REGIONAL— For years, wildlife managers have worked to aid northeastern Minnesota’s moose population by keeping deer numbers low in the region’s primary moose range.

Whitetailed deer are carriers of a parasitic brainworm, known as P. tenuis, that is harmless to deer but is often fatal to moose. As the density of the region’s deer population has increased, due to factors like climate change and recreational winter deer feeding, more moose are succumbing to the effects of P. tenuis and biologists believe that’s one of the factors behind recent declines in the region’s moose population.

But what if there were other ways to reduce the incidence of brainworm in moose, that didn’t require limiting the population of whitetail deer? That’s the idea behind a new study now being pursued with a $400,000 investment from the state’s Environment and Natural Resources Trust Fund. Researchers from the University of Minnesota, the Grand Portage Band, and Virginia Tech University are collaborating to learn more about the mechanisms that facilitate the transmission of P. tenuis , in hopes of discovering ways that forest management changes can help to reduce the rate of the spread of the brainworm to moose.

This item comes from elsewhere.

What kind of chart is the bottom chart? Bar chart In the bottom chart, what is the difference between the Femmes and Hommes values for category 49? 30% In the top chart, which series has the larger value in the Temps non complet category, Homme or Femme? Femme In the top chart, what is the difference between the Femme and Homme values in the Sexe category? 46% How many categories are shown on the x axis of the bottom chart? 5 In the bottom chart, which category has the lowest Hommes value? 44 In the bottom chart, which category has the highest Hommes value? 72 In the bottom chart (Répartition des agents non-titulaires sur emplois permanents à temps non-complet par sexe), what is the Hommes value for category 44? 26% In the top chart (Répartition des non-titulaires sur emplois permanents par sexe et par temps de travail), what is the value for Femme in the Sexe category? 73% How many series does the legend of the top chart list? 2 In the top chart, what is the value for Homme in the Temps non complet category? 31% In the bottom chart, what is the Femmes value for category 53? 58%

This same team of researchers has found that P. tenuis accounted for 25-33 percent of the moose fatalities in a sizable population of collared moose they’ve been studying on the Grand Portage reservation since 2013, so finding ways to discourage transmission of the disease could have a significant beneficial effect on moose numbers.

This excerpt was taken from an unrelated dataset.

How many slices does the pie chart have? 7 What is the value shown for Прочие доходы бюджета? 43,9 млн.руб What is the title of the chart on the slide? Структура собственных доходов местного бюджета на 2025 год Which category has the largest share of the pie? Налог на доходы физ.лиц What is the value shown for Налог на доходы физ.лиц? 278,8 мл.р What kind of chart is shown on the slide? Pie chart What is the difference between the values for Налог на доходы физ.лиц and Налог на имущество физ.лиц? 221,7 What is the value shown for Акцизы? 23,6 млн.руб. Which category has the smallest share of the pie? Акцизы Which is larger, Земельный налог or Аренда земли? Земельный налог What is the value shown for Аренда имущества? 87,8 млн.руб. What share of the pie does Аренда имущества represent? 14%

Thanks to highly-detailed data collection available from about 130 GPS-collared moose and about 70 whitetail deer at Grand Portage, tribal biologist Seth Moore said the research team now has the ability to clearly map how both species make use of the landscape. “Moose probably use about fifty-percent of the land base on the reservation,” said Moore. “Deer probably use 60-70 percent, but there’s only a small area of overlap. We suspect it’s in that overlap where the transmission is occurring.”

By studying those overlapping areas in depth, the researchers hope to understand if specific types of forest habitat are responsible for the bulk of transmission of the brainworm to moose. According to Moore, if researchers can determine specific habitat types where most transmission occurs, forest and wildlife managers can use that information to try to reduce that type of habitat in areas where both deer and moose are found. “If we can break this vector chain through habitat management, then we could manage for both high moose populations and high deer populations,” said Moore.

Other key to transmission

The research effort is complicated by the fact that P. tenuis is typically not transmitted directly from deer to moose. Instead, the transmission chain includes what’s known as an “intermediate host,” in this case forest snails and slugs that inadvertently absorb brainworm larvae as they travel across the forest floor and come in contact with deer droppings. While moose don’t intentionally consume slugs and snails, they do consume them inadvertently as they browse on forest vegetation.

Most of those slugs and snails are not infected with the brainworm, which means they pose no risk to moose, but as whitetail deer density increases on the landscape, the percentage of the snails and slugs that are infected naturally increases, raising the risk of transmission to moose.

While complicating the transmission picture, the existence of an intermediate host presents opportunity as well, says Tiffany Wolf, assistant professor, Veterinary Population Medicine, University of Minnesota College of Veterinary Medicine, who is a co-lead in the research. “The transmission of this parasite through a third host presents additional opportunities to impact transmission. It’s certainly a complex pathway, and there are a lot of gaps in our knowledge about where and when transmission to moose occurs. But, thanks to this support, we have an opportunity to close some of those gaps,” said Wolf.

As part of the research, Wolf will be examining genetic information from a variety of samples in hopes of better understanding which species of slugs and snails are most responsible for the transmission of brainworm to moose. Then, by understanding how those individual species utilize the forest landscape, researchers hope to find ways that forest management could discourage the spread of those species, particularly in areas where deer and moose occupy the same habitat. “There could be some form of a landscape barrier,” said Wolf.

In the end, the research team hopes to be able to develop detailed maps showing the areas and habitat types that pose the biggest risk of brainworm transmission, which may be able to help land managers aid moose without targeting deer populations.

Wolf said having new options for moose management may be critical to the species’ survival. “For a long time, the recommendation has been to reduce deer populations, but that’s hard for a lot of people to accept,” said Wolf. “This is an opportunity to explore other options,” she said.

“The Minnesota Legislature has helped us further our college’s mission by supporting this work,” says Dr. Molly McCue, interim associate dean for research at the University of Minnesota College of Veterinary Medicine. “They have emboldened our talented researchers to help solve some of the issues faced by Minnesota, and we are incredibly grateful for their investment in our work.”